Despicable Me is cinematically unique in every way except one — its ability to move the audience. Whether in animated form or live action, the movies move us when they get it right. Despicable Me moves you and so gets it right.
Facetiously funny, Despicable Me arrives in theaters July 9 with a stupendous cast, led by Steve Carell as Gru, someone motivated to be the world’s most loathed villain.
Carell is joined by Julie Andrews as his mother, Jason Segel as his nemesis Vector, Russell Brand as his mad scientist sidekick and iCarly’s Miranda Cosgrove as the oldest of three orphan girls who steal Gru’s heart while he is simultaneously attempting to steal the moon.
Despicable Me: Minions make their mark
Despite Despicable Me’s amazingly talented cast, the characters who steal the show are Gru’s minions.
Widely seen in the film’s trailer as well as in several national sponsorships, the minions make the most of their time on screen as directors Chris Renaud and Pierre Coffin find humor in the most unlikely of places — language-less animated characters that are simultaneously delightful and devilish.
The minions may dominate the water cooler talk as to what’s great about Despicable Me, but the characters led by Steve Carell as Gru and the film’s script are what truly create a magical summer film.
Steve Carell’s Gru
Gru, as voiced by Steve Carell, is a complex character regardless of whether he’s animated or a live action villain. There are plenty of parental issues to go around in Despicable Me. Jason Segel’s Vector is only evil because of his desire to please daddy. Carell’s Gru is continually seeking ways to humiliate and humble the human race to make his mother proud.
Steve Carell has managed to find an accent for Gru that is perhaps Eastern European, but not quite. It’s one part Arnold Schwarzenegger, another part Sound of Music’s Herr Von Trapp, and all Steve Carell.
Because of Carell’s ability to make Gru likeable, the audience can silently cheer while he struggles with the same frustrations that annoy us all. What if there’s a long line at Starbucks? You’re a super-villain after all, whip out your freeze-gun and the front of the line is yours! Any other actor would have pushed this power to the point of ridiculousness, but with Steve Carell voicing Gru, audiences can pull for him as he competes for villainy’s top dog, while managing the surprisingly sensitive world of parenthood.
Gru has adopted three little girls believing that they are the key to toppling his nemesis, Vector. When they go out and sell their cookies, only the three little children can gain access to an aspiring super-villain’s requisite heavily-armed evil lair, otherwise known as Vector’s home.
Despicable: Wouldn’t want it any other way
Despicable Me also charms with a slightly different from the norm animation style. Drawn with a nod to the darker elements of animation’s character scheme, the palette is a study in contrasts. The dark, gothic world of Gru and the world of the orphans, whose disposition for life brightens every scene they’re featured in, are delightful contrasts.

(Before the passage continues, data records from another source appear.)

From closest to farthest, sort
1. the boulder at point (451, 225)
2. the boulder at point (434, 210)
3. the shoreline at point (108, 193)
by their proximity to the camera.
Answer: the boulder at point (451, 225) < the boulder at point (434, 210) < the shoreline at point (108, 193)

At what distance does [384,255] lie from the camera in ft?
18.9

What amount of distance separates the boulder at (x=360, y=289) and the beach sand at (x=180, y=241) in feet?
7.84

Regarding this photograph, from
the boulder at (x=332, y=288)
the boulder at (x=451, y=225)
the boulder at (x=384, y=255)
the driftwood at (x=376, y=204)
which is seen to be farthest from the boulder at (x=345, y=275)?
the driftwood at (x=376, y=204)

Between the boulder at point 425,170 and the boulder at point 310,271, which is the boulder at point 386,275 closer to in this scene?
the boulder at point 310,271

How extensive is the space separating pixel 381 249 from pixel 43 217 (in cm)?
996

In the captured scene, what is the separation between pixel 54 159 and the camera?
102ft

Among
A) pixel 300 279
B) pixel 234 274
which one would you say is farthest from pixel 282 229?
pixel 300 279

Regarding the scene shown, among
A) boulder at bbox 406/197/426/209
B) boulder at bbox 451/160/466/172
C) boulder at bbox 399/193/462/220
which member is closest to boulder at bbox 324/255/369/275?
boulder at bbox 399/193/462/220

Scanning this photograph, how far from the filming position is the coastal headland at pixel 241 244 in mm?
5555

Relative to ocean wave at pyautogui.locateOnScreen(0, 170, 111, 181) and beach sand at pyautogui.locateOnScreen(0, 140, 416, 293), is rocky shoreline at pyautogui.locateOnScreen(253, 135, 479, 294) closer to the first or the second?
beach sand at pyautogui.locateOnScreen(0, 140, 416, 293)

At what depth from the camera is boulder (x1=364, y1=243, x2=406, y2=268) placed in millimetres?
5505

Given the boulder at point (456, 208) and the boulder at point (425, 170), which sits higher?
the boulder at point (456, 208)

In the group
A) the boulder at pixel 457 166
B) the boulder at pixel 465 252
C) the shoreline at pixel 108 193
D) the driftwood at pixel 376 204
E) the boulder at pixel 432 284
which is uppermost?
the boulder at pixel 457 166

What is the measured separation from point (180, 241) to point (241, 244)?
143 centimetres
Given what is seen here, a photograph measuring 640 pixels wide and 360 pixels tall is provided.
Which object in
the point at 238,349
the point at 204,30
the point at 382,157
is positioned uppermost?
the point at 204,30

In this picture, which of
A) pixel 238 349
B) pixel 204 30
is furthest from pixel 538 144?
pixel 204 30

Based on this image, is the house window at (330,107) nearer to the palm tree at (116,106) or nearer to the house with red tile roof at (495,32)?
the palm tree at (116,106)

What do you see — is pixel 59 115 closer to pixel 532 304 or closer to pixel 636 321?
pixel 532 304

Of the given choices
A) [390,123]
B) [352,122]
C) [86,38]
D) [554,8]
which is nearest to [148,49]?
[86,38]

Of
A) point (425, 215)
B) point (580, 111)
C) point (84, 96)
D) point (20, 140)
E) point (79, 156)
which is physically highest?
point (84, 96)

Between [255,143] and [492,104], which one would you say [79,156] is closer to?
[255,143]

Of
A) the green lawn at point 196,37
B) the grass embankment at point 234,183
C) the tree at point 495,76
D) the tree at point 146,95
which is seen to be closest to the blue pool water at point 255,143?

The performances in Despicable Me are top notch. Of course Steve Carell excels, but Jason Segel shines as the evil villain in the making Vector, and iCarly’s Miranda Cosgrove gives her character Margo street smarts with a warm heart. And then there’s the legend — Julie Andrews as Gru’s mother — who crafts a performance that with limited screen time, shows that Gru’s apple does not fall far from the tree.